Onuncu bölüm oluşturulacak diriliş toplu­munun ve bu toplumun kuracağı diriliş site­sinin dünya ile ilişkilerine ayrılmış. "Diriliş toplumunda insan dünyaya sırtını çevirmez. Tam tersine, dünya onun eli altında bin bir açıdan optimal verime kavuşan bir tarla olur. O, dünyayı dünya olarak ele almakla yetin­mez. Dünya da bir misyon sahibidir. Ancak bu misyonuna ve misyonunun kıvamına, Tanrının Halifesi insanın elinde hamur gibi yoğrularak kavuşur." Bu bilince sahip diriliş eri dünyayı hem maddi hem de manevi yön­den imar etmek için yola çıktığında karşısına bazı engeller çıkacaktır. Bu engellerin bertaraf edilmesi için diriliş erinin ve diriliş toplumunun maddi, manevi donanımlarının yeterli olması gerekir. Bu gereklilik bizi maddi ve manevi olarak ilerlemeye mecburdur.

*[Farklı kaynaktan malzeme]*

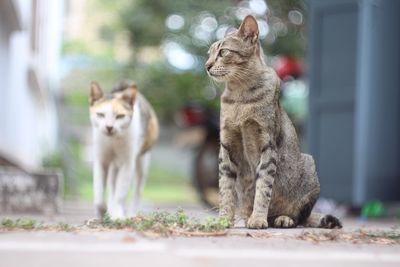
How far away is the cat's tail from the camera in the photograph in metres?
3.94

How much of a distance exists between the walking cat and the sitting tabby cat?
93 cm

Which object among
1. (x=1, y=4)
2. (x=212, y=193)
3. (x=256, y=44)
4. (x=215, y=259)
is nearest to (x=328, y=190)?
(x=212, y=193)

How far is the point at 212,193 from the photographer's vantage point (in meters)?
8.40

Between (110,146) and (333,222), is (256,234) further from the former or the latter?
(110,146)

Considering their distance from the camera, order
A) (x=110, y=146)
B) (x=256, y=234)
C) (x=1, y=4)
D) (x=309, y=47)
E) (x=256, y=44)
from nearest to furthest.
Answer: (x=256, y=234) → (x=256, y=44) → (x=110, y=146) → (x=1, y=4) → (x=309, y=47)

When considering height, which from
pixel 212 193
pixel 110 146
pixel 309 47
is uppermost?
pixel 309 47

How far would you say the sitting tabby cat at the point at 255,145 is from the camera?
145 inches

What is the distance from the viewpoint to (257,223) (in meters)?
3.62

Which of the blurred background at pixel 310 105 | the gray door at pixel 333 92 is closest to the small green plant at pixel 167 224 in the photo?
the blurred background at pixel 310 105

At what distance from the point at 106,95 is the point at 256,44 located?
4.35 feet

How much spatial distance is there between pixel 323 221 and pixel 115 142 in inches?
53.1

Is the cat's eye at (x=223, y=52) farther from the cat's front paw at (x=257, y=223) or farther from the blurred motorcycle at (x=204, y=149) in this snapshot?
the blurred motorcycle at (x=204, y=149)

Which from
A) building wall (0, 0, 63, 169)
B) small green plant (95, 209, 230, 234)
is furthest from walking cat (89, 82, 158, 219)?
building wall (0, 0, 63, 169)

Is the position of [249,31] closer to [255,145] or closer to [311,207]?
[255,145]
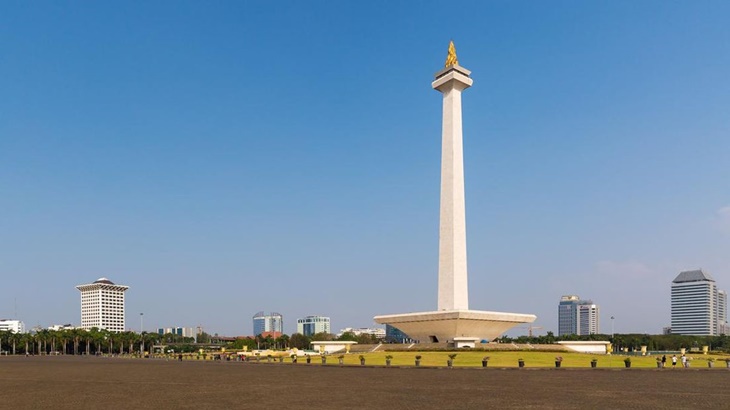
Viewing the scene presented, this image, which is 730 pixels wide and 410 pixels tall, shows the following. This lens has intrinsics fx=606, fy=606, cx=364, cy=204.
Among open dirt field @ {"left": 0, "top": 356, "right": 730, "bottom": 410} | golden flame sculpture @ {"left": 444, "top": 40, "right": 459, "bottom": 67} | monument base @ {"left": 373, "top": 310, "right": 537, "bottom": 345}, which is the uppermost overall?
golden flame sculpture @ {"left": 444, "top": 40, "right": 459, "bottom": 67}

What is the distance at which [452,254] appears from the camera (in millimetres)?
71688

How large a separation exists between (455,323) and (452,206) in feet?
45.9

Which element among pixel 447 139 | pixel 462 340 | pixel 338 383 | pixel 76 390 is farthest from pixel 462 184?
pixel 76 390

On birinci bölüm Diriliş Toplumunun sevgi, saygı, sosyal yardımlaşma, hukuk ve estetik noktasında ki anlayışlarına ayrılmış.

Bu toplumda insanlar arası ilişkiler sevgi ve saygı temelinde kurulacak bunun sonucu olarak toplumsal yardımlaşma sağlanacaktır. Bu kurulan düzene maraz çıkartanlar İslam hukukunun önleyici tedbirleri ile karşılaşa­caklardır.

Toplumun sevgi saygı ve hukuka ihtiyacı olduğu kadar sanata ve estetiğe de ihtiyacı vardır. "Sanat bir veri bir tanrı bağışıdır. Sosyolojik, tarihi realite içinde gelişen şahsi yetiler, İslam'ın yücelik ideası içinde yeniden yeşertilecektir Diriliş neslince. Sanat da ha­yat gibi, Allah için olduğunun soyut ve so­mut anıtlarını bu neslin sanatçıları dikecek­lerdir."

On ikinci bölümde Müslümanların birleşme­lerinin gerekliliğini savunan yazar öncelikle bunun bir ideal olarak her Müslümanın gönlüne silinmez bir biçimde yerleşmesinin altını çiziyor. Birlik ve beraberliğin iki önem­li unsuru politik ve kültürel birliktir. Bu bir­likteliğin sağlanması halinde Millet İdeali doğacaktır ki bu da İslam Medeniyetinin dirilişi demektir.

Son bölüm İslam medeniyetinin düşüşü, bu düşüşe karşı yükselen akımlar, bu akımlar içinde diriliş hareketinin yeri ve özelliklerine ayrılmış.